> [EXCERPT]:
## START
The regulation of the electoral system and the cases of ineligibility and incompatibility of the President and the other members of the Regional Council is therefore a matter of concurrent legislation.
In implementation of the constitutional mandate – the appellant continues – Law No. 165 of 2004 established the fundamental principles that Regions must incorporate into their legislation.
Specifically, Article 2, paragraph 1, establishes that, "[e]xcept for State legislative provisions concerning non-candidacy for those who have been convicted or against whom preventive measures have been applied, Regions shall regulate by law the specifically identified cases of ineligibility referred to in Article 122, first paragraph, of the Constitution,” within the limits of the fundamental principles expressed by the same paragraph 1, including, in letter f), that of "the non-immediate re-eligibility upon expiry of the second consecutive term of the President of the Regional Council elected by universal and direct suffrage, based on the regional legislation adopted in the matter.”
The respondent, for its part, adopted its own electoral regulation with the Law of the Campania Region of March 27, 2009, No. 4 (Electoral Law), which entered into force on April 15, 2009, whose Article 1, paragraph 1, provides that "[t]he President of the Regional Council and the Regional Council shall be elected by universal and direct suffrage.” Similarly, the Law of the Campania Region of May 28, 2009, No. 6 (Statute of the Campania Region), Article 46, paragraph 1, provides that "[t]he President of the Regional Council is elected by universal and direct suffrage concurrently with the election of the Regional Council, of which he or she is a member.”
Having thus adopted an electoral law and a statute providing for the election of the President of the Regional Council by universal and direct suffrage, the Campania Region has no reason to exclude the application of the prohibition of a third consecutive term for those who have already served two terms under the aforementioned regional electoral legislation.
## END
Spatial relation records
## START
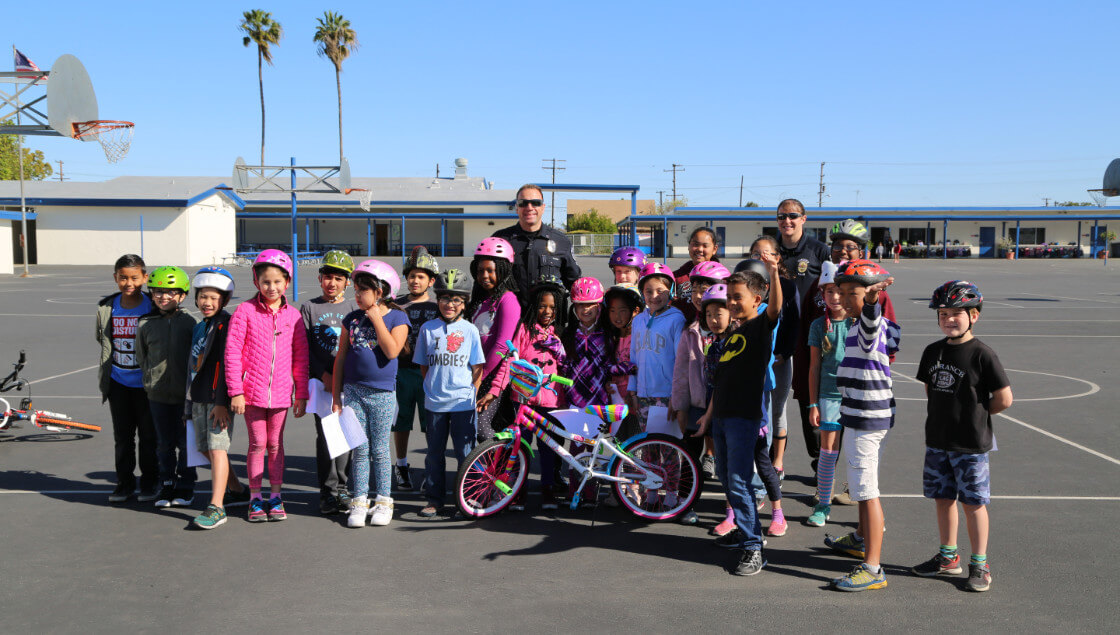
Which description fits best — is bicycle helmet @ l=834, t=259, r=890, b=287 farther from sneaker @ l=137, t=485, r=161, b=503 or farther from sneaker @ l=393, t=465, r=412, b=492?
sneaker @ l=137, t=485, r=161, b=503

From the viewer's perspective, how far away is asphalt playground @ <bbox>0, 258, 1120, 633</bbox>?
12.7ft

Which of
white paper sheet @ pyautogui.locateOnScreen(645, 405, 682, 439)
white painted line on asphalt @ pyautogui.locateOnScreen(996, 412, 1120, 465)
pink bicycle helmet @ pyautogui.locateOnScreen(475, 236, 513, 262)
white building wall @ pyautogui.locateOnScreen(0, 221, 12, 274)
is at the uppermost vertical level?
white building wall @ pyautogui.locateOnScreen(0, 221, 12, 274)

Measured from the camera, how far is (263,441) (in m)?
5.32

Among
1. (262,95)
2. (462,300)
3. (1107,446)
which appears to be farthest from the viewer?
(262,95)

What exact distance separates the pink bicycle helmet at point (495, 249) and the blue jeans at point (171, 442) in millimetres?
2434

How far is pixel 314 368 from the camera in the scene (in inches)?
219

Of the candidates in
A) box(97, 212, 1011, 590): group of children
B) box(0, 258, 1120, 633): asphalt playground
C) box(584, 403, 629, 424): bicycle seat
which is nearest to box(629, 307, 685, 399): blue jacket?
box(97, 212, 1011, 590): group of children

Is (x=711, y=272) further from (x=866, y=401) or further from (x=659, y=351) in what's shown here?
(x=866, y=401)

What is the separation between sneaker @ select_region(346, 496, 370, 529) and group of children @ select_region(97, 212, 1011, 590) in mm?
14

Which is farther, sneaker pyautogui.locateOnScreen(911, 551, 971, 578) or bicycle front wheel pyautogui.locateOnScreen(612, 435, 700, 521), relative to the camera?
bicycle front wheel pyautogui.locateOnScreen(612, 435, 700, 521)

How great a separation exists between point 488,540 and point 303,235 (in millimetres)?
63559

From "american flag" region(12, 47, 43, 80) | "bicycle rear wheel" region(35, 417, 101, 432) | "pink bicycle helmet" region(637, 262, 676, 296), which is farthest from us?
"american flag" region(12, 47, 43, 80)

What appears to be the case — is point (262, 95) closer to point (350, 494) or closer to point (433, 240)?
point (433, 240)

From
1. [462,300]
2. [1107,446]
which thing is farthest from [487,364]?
## END
> [ACTIONS TO TAKE]:
a) Answer these questions using the excerpt on Campania's electoral rules:
(i) Which law set the fundamental principles that Regions must incorporate into their legislation?
(ii) On what date did the Electoral Law of the Campania Region enter into force?
(iii) Which article and paragraph of the Statute of the Campania Region provide for electing the President of the Regional Council by universal and direct suffrage?
b) Reproduce the passage from the excerpt on Campania's electoral rules, beginning at the words "Having thus adopted" and stopping after the words "regional electoral legislation.".

> [WORKED ANSWERS]:
a)
(i) Law No. 165 of 2004
(ii) April 15, 2009
(iii) Article 46, paragraph 1

b)
Having thus adopted an electoral law and a statute providing for the election of the President of the Regional Council by universal and direct suffrage, the Campania Region has no reason to exclude the application of the prohibition of a third consecutive term for those who have already served two terms under the aforementioned regional electoral legislation.